◆ USING THE INFORMATION
**a)** Answer these from the protocol extract:
(i) Which GEO accession is the RNA-Seq raw sequence data downloaded from?
(ii) Which in-house C++ program concatenates the expression files?
(iii) Which template is chosen in Access to create a blank database?
**b)** Reproduce word for word the stretch of the protocol extract from "Create a database" through "a local drive.".

◆ EXTRACT PROVIDED
== == ==

Obtain gene expression data. (1) Download RNA-Seq raw sequence data from GEO (GSE31235; “sample1”) [20]. Generate BED6 files as described in steps 1–3 of Subheading 3.3. (2) Download UCSC genome annotation (mm9) as described in Subheading 2.1. (3) Apply the in-house C++ program “RPKMCalculator” to calculate RPKM values for each BED6 file. (4) Apply the in-house C++ program “Cat_expr_file” to concatenate the expression files from step 3. It outputs a file containing a matrix of expression values, with each row corresponding to one gene and each column corresponding to one sample.
Define DN1 specific genes. (1) Open the expression matrix file from Excel. (2) Create a new column and define the values for the column by using the formula (Fig. 3a).
Create a database using Access (see Note 15). Choose “Blank Database” from the templates that appear after running Access to create a blank database, name, and save it to a local drive.

== == ==

Collected data:
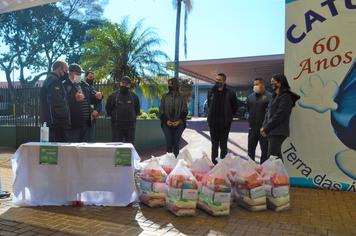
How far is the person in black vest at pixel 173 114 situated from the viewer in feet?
24.1

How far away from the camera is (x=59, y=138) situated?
619 centimetres

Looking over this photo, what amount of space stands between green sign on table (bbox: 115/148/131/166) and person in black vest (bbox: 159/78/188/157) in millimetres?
2190

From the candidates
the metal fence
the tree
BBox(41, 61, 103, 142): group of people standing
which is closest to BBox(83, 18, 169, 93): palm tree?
the metal fence

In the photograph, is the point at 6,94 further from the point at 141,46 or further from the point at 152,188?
the point at 152,188

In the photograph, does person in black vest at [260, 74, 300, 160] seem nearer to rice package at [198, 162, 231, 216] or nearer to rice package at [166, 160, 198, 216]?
rice package at [198, 162, 231, 216]

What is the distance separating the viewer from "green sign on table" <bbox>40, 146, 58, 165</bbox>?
17.4 feet

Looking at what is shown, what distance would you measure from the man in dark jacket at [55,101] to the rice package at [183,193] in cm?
212

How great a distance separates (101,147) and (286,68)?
369 centimetres

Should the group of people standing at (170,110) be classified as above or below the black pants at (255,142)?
above

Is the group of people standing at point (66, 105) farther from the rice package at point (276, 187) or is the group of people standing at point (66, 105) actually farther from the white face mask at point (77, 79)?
the rice package at point (276, 187)

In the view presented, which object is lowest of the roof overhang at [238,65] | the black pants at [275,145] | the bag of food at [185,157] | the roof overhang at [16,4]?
the bag of food at [185,157]

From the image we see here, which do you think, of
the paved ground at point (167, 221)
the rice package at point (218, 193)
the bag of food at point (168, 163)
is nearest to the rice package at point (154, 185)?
the paved ground at point (167, 221)

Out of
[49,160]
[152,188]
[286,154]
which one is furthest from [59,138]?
[286,154]

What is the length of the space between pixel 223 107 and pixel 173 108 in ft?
3.17
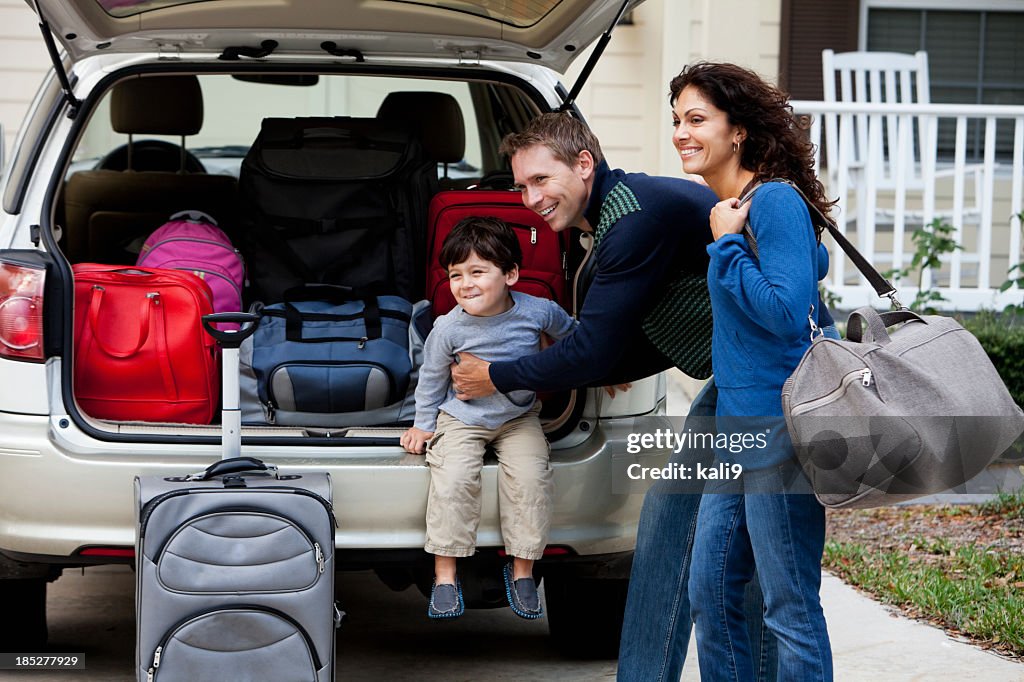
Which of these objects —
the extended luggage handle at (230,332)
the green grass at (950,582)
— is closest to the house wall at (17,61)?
the green grass at (950,582)

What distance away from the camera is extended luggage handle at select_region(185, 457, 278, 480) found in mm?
3164

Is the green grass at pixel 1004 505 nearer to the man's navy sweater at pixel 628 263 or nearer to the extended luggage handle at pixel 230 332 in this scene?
the man's navy sweater at pixel 628 263

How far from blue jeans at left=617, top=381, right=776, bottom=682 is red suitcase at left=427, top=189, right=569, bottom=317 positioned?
808 millimetres

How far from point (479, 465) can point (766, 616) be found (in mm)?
911

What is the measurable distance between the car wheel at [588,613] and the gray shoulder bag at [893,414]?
1323mm

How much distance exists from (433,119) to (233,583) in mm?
2265

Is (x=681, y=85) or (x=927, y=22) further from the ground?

== == ==

◆ ANSWER SET
**a)**
(i) GSE31235
(ii) "Cat_expr_file"
(iii) "Blank Database"

**b)**
Create a database using Access (see Note 15). Choose “Blank Database” from the templates that appear after running Access to create a blank database, name, and save it to a local drive.